The sample size in the present study was small and included only two points of measurement during OGTT; thus, no conclusions can be drawn regarding the mechanisms behind the observed OGTT-induced changes in these different bone-derived proteins. The baseline values of S-OC and cOC were also overlapping due to differences in the slope of the standard curves assessing the absolute changes in both total OC and cOC. This prohibited direct estimation of the absolute or proportional changes in the levels of uncarboxylated OC during OGTT. Furthermore, it also limited our possibilities to assess whether the parallel changes in cOC with OC merely reflected the changes in the rate of bone formation. The strengths of this study include the homogeneity of the cohort with young age, normoglycemic status, and a very limited number of potential confounding factors related to comorbidities or medications that may influence glycemia or bone turnover. The subjects were also studied close to the age of their peak bone mass.

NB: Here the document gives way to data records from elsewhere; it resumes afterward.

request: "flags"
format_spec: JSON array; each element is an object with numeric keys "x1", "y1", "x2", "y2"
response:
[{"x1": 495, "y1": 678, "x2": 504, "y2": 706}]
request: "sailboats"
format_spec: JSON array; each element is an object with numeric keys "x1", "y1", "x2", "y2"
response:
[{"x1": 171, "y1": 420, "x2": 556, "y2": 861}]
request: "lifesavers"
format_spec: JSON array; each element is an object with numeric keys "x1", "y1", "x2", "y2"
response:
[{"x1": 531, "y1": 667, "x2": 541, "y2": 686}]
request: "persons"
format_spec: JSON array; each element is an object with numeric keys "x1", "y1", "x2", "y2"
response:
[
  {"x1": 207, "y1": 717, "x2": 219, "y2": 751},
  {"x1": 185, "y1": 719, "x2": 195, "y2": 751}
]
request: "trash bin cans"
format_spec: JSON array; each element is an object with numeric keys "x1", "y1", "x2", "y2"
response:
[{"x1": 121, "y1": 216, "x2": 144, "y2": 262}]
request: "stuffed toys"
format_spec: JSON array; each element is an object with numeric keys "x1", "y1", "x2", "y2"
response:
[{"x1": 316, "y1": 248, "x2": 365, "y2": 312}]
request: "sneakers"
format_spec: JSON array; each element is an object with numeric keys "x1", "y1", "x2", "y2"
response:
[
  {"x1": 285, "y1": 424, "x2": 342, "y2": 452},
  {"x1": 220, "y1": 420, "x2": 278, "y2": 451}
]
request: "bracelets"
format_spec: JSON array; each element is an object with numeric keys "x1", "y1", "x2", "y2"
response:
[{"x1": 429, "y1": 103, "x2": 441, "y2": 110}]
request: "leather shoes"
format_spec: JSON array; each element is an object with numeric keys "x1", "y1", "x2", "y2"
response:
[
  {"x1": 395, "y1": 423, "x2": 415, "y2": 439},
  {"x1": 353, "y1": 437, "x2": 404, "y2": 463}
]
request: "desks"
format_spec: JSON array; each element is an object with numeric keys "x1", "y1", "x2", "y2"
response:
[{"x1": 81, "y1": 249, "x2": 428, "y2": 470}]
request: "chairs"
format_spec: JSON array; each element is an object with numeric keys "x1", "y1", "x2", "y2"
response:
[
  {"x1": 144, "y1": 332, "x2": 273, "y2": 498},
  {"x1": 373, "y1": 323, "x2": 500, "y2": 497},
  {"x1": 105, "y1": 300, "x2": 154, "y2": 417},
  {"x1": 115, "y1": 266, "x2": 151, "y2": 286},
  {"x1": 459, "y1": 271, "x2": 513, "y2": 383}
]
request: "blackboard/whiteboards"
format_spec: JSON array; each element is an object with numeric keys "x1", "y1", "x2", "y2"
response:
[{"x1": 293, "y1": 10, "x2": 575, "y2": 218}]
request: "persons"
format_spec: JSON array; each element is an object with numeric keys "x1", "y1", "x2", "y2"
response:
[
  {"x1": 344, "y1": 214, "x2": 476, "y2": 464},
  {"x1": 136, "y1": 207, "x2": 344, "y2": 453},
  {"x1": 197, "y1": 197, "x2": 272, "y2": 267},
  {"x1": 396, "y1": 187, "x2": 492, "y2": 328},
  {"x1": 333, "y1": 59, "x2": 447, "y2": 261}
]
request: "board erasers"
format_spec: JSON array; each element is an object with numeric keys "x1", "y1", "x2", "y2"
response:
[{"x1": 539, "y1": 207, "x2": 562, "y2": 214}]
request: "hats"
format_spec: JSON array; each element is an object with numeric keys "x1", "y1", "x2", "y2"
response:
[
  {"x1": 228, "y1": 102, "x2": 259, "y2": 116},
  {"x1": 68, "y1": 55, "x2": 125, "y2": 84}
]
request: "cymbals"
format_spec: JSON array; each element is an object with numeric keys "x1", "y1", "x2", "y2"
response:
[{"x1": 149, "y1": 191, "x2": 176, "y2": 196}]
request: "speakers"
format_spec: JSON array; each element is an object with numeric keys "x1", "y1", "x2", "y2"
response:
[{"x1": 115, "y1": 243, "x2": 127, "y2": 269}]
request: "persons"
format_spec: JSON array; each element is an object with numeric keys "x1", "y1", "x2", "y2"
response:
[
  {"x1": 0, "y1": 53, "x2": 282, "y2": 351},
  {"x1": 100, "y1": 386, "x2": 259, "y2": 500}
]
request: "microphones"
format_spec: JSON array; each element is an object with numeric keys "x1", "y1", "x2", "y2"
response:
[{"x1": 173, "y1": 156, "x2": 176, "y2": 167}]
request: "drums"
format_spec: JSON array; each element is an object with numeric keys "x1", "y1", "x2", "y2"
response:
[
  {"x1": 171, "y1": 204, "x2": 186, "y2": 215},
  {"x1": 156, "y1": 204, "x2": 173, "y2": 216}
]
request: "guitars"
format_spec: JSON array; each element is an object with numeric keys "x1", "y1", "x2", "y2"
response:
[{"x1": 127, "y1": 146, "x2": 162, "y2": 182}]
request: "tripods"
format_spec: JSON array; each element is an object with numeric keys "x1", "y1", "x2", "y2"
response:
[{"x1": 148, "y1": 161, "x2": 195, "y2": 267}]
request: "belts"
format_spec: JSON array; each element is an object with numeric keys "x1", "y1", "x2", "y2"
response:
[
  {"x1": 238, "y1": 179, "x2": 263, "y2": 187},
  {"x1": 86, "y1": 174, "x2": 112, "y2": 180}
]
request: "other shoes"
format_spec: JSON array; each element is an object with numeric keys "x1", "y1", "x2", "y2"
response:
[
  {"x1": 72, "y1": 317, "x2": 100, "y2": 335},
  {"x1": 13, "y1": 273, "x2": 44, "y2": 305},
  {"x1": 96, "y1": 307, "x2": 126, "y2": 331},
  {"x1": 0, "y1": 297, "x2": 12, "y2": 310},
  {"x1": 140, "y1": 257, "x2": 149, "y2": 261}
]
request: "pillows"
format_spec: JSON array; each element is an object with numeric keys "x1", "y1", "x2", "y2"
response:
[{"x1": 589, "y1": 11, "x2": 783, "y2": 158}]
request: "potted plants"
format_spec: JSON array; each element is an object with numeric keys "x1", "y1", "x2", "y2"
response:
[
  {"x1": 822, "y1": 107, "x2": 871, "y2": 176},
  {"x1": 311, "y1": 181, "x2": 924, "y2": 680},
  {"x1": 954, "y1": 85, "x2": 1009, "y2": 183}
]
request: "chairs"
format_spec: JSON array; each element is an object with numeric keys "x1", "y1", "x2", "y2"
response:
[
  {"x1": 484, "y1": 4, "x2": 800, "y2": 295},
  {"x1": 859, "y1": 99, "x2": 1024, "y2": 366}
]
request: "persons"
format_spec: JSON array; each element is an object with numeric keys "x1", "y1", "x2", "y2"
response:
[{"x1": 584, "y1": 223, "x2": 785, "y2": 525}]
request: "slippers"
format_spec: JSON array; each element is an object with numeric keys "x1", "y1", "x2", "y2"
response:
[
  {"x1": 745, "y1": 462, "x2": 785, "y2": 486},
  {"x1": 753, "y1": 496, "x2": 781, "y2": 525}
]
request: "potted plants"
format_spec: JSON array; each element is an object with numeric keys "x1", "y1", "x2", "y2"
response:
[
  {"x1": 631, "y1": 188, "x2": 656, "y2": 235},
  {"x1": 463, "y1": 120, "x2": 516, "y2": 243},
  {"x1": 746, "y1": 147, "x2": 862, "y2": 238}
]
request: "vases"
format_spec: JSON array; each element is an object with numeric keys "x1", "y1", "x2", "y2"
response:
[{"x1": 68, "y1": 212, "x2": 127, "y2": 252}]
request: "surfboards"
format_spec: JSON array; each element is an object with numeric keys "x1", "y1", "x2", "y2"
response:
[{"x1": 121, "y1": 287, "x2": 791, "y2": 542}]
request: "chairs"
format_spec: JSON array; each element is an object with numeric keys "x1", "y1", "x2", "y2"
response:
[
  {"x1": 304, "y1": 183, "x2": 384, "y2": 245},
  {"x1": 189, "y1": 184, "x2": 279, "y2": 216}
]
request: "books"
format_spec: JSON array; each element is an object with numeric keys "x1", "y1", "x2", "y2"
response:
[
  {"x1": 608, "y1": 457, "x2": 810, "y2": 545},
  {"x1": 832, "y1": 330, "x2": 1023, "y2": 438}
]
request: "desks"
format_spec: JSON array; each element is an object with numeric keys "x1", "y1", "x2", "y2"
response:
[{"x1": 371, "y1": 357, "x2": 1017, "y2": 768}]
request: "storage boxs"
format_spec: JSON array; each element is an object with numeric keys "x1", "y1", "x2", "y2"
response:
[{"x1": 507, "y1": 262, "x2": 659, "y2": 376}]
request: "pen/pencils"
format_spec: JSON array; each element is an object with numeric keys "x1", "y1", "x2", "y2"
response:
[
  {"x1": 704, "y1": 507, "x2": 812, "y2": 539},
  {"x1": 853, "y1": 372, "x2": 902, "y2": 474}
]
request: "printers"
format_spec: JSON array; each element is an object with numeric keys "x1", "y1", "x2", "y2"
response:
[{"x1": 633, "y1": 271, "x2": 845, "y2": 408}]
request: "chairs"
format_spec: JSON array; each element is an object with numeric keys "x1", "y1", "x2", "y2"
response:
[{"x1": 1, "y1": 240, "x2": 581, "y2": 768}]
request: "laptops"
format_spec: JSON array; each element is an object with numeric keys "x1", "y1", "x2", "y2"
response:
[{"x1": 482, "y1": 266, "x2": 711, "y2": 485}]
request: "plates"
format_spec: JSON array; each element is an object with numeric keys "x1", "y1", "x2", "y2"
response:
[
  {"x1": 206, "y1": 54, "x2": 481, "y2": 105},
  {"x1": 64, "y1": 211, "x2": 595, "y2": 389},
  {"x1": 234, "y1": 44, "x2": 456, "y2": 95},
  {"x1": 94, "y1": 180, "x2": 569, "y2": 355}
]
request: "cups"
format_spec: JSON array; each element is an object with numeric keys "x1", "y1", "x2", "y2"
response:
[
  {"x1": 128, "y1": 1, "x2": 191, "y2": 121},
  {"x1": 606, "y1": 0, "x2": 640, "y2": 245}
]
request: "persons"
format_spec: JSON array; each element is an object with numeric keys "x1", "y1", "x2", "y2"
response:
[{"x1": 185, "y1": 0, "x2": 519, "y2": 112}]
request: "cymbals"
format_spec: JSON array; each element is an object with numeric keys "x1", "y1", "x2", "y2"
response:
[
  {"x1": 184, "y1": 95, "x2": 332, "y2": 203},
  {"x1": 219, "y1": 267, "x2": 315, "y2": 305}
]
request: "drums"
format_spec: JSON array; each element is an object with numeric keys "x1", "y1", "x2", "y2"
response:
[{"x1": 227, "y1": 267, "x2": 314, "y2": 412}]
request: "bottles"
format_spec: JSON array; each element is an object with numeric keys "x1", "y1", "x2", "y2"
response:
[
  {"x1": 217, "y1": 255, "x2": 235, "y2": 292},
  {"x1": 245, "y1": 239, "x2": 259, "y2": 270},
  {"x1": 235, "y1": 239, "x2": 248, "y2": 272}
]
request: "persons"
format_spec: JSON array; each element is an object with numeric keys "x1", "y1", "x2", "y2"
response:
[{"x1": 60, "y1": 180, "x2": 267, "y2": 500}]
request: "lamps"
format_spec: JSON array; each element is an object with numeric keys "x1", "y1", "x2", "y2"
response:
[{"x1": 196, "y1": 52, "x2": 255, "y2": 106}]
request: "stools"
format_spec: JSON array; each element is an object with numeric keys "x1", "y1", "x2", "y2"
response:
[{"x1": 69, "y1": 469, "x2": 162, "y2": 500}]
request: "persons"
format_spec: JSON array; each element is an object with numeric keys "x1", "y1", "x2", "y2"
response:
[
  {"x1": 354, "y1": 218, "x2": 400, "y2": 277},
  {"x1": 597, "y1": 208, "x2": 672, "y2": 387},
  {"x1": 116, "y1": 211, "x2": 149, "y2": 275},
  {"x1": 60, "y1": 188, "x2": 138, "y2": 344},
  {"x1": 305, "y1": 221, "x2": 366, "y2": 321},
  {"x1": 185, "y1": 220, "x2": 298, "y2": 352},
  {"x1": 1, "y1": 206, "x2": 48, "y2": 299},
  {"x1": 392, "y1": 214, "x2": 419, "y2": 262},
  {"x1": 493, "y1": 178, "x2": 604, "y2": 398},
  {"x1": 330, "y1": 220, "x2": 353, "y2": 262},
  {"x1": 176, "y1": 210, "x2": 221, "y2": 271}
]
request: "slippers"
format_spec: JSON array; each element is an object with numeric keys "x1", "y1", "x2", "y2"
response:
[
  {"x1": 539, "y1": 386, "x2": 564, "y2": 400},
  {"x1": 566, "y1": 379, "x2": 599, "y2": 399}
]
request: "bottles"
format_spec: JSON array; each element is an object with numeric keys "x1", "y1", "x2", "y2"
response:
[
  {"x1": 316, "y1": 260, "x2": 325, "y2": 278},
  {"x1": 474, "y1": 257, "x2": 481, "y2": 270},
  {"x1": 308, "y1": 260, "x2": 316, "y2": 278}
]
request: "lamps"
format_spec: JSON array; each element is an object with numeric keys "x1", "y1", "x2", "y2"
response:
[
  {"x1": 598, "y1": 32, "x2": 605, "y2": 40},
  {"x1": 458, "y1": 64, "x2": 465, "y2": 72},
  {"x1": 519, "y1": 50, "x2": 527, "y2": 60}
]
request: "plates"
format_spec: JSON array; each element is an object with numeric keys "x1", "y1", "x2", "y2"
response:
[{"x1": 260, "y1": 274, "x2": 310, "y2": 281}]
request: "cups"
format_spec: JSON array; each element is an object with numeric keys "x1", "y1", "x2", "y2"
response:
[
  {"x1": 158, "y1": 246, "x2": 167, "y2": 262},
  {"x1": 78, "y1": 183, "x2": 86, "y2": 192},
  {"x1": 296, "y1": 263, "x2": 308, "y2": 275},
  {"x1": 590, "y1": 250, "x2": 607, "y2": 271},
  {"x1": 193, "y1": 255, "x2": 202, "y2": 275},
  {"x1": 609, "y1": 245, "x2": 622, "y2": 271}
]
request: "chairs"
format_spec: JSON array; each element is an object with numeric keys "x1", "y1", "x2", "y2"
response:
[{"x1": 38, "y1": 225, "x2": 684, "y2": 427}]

In conclusion, we found significant decreases in serum concentrations of both total OC and its carboxylated form during an acute glucose load. Oral intake of glucose resulted also in rapid suppression of bone resorption and formation markers, indicating a general strong effect of glucose on bone turnover. Energy metabolism clearly influences bone turnover, but the direct role of insulin as the mediator of these changes needs further investigations.